Perjalanan Menuju Madinah
Manakala semangat untuk melakukan pencarian terhadap Rasulullah sudah mulai mengendur dan mobilitas patrol pemeriksaan selama tiga hari dihentikan karena tidak ada hasil, Rasulullah saw. dan sahabat setianya, Abu Bakar, segera keluar menuju Madinah.
       Sebelumnya mereka berdua telah menyewa Abdullah bin Uraiqith al-Laytsiy sebagai penunjuk jalan. Dia pada saat itu masih menganut agama kaum kafir Quraisy. Namun, Rasulullah dan Abu Bakar menaruh kepercayaan kepadanya dan menyerahkan kedua unta mereka kepadanya.
       Rasulullah membuat perjanjian dengannya untuk bertemu di Gua Tsur setelah tiga malam dengan membawa kedua unta tersebut.
       Malam Senin, awal bulan Rabi’ul Awwal 1 H yang bertepatan dengan tanggal 16 September 622 M, Abdullah bin Uraiqith menemui keduanya dengan membawa kedua unta tersebut.
       “Wahai Rasulullah, gunakanlah salah satu dari kedua unta ini!” Tandas Abu Bakar. Lalu, ia menyerahkan unta terbaik dari keduanya kepada Rasulullah. Rasulullah saw. berkata kepadanya, “Aku bayar sesuai harga.”
       Asma binti Abu Bakar mendatangi keduanya dengan membawa bekal makanan namun lupa mengikatnya dengan tali. Tatkala keduanya bersiap untuk berangkat, dia pergi untuk mengikatkan bekal makanan tersebut pada pelana unta, namun ternyata tidak ada tali pengikatnya. Lalu dia menyobek ikat pinggangnya menjadi dua bagian, satu bagian dia ikatkan ke bekal makanan tersebut dan yang satu lagi untuk dipakainya. Oleh karena itulah dia dijuluki Dzātun Nithādain (pemilik dua ikat pinggang).
       Kemudian Rasulullah saw. dan Abu Bakar berangkat, ikut serta pula bersama mereka Amir bin Fuhairah. Mereka semua dibimbing oleh Abdullah bin Uraiqith dengan menempuh jalan pesisir pantai.
       Begitu keluar dari gua, jalur pertama yang dilaluinya untuk membimbing mereka adalah arah seletan menuju Yaman, kemudian ke arah barat menuju pesisir. Lalu setelah tembus ke jalan yang tidak pernah dilalui orang, dia menuju ke arah utara, dekat pinggir pantai Laut Merah. Dia telah mengambil jalur yang sangat jarang ditempuh orang.

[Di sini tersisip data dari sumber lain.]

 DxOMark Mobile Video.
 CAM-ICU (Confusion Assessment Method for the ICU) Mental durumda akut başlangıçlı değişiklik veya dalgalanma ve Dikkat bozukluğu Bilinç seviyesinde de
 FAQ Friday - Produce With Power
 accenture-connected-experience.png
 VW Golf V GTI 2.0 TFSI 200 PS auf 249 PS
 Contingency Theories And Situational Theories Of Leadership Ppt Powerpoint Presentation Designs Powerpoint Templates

       Berikut adalah paparan sebagian peristiwa yang terjadi dalam perjalana tersebut:
        Pertama, Imam al-Bukhari meriwayatkan dari Abu Bakar  r.a, dia berkata, “Kami telah melakukan perjalanan sepanjang malam dan begitu pula keesokan harinya hingga matahari tepat di atas kepala. Suasana jalanan lengang dan tidak seorang pun yang lewat.
       Lalu aku mengangkat sebuah batu besar yang berukuran panjang yang mempunyai bayangan sehingga tidak tersengat oleh terik sinar matahari. Kami singgah untuk berteduh di bawahnya. Aku meratakan tempat dengan tanganku sendiri untuk Nabi saw. sehingga beliau dapat tidur. Lalu aku membentangkan hamparan yang terbuat dari kulit binatang.

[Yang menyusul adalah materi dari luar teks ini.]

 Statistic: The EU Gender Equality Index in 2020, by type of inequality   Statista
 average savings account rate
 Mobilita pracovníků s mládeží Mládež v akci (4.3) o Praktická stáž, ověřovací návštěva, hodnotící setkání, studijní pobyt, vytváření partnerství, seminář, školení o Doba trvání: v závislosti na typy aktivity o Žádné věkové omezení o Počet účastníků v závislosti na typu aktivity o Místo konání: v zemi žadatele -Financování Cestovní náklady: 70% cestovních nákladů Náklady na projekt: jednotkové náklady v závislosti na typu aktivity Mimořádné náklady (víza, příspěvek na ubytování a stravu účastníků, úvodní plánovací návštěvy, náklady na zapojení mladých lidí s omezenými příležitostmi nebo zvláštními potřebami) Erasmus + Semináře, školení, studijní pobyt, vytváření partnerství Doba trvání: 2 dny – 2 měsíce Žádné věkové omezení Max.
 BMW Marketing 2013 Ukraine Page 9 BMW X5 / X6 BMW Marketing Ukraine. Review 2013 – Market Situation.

       “Tidurlah wahai Rasulullah, aku akan mengontrol di sekelilingmu.” ucapku. Tiba-tiba aku melihat seorang penggembala sedang menggiring kambingnya menuju batu besar tersebut. Dia ingin berteduh seperti kami.
       Lalu aku bertanya kepadanya, “Siapa tuanmu, bocah?”. Dia menjawab, “Seorang dari penduduk Madinah.”. Aku bertanya, “Apakah kambing yang kamu gembalakan ada air susunya?”. Dia menjawab, “Ya”. Aku bertanya, “Apakah dapat diperah?”. Dia menjawab, “Ya”.

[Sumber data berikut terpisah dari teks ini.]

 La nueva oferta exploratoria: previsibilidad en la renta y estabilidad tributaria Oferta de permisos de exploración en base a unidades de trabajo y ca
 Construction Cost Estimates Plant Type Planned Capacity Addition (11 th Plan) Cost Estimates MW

       Lalu dia mengambil seekor kambing. Aku berkata, “Bersihkanlah susunya dari tanah, bulu dan kotoran!” Lalu dia memerah semua air susu yang terkumpul. Kemudian aku mendatangi Rasulullah saw., namun beliau masih tertidur.
       Setelah beliau terjaga barulah aku memberikannya. Aku menuangkan air susu sehingga bagian bawahnya menjadi dingin. Lalu aku berkata, “Minumlah, wahai Rasulullah!” Beliau pun meminumnya hingga aku merasa puas dengan hal itu. Kemudian Beliau berkata, “Bukankah sudah waktunya berangkat?” Aku menjawab, “Benar”. Lalu kami pun berangkat.
       Kedua, diantara kebiasaan Abu Bakar ialah selalu membonceng Nabi saw.. Hal ini karena beliau seorang sepuh yang sudah dikenal. Sementara Nabi saw. masih muda dan belum dikenal. Seorang laki-laki berkata kepada Abu Bakar, “Siapa laki-laki yang bersamamu ini?”. Dia menjawab, “Orang ini menunjukiku jalan” Maksudnya ialah menunjuki jalan kebaikan”. Namun orang tersebut mengira hanya sekedar menunjuki jalan (yang ditelusuri).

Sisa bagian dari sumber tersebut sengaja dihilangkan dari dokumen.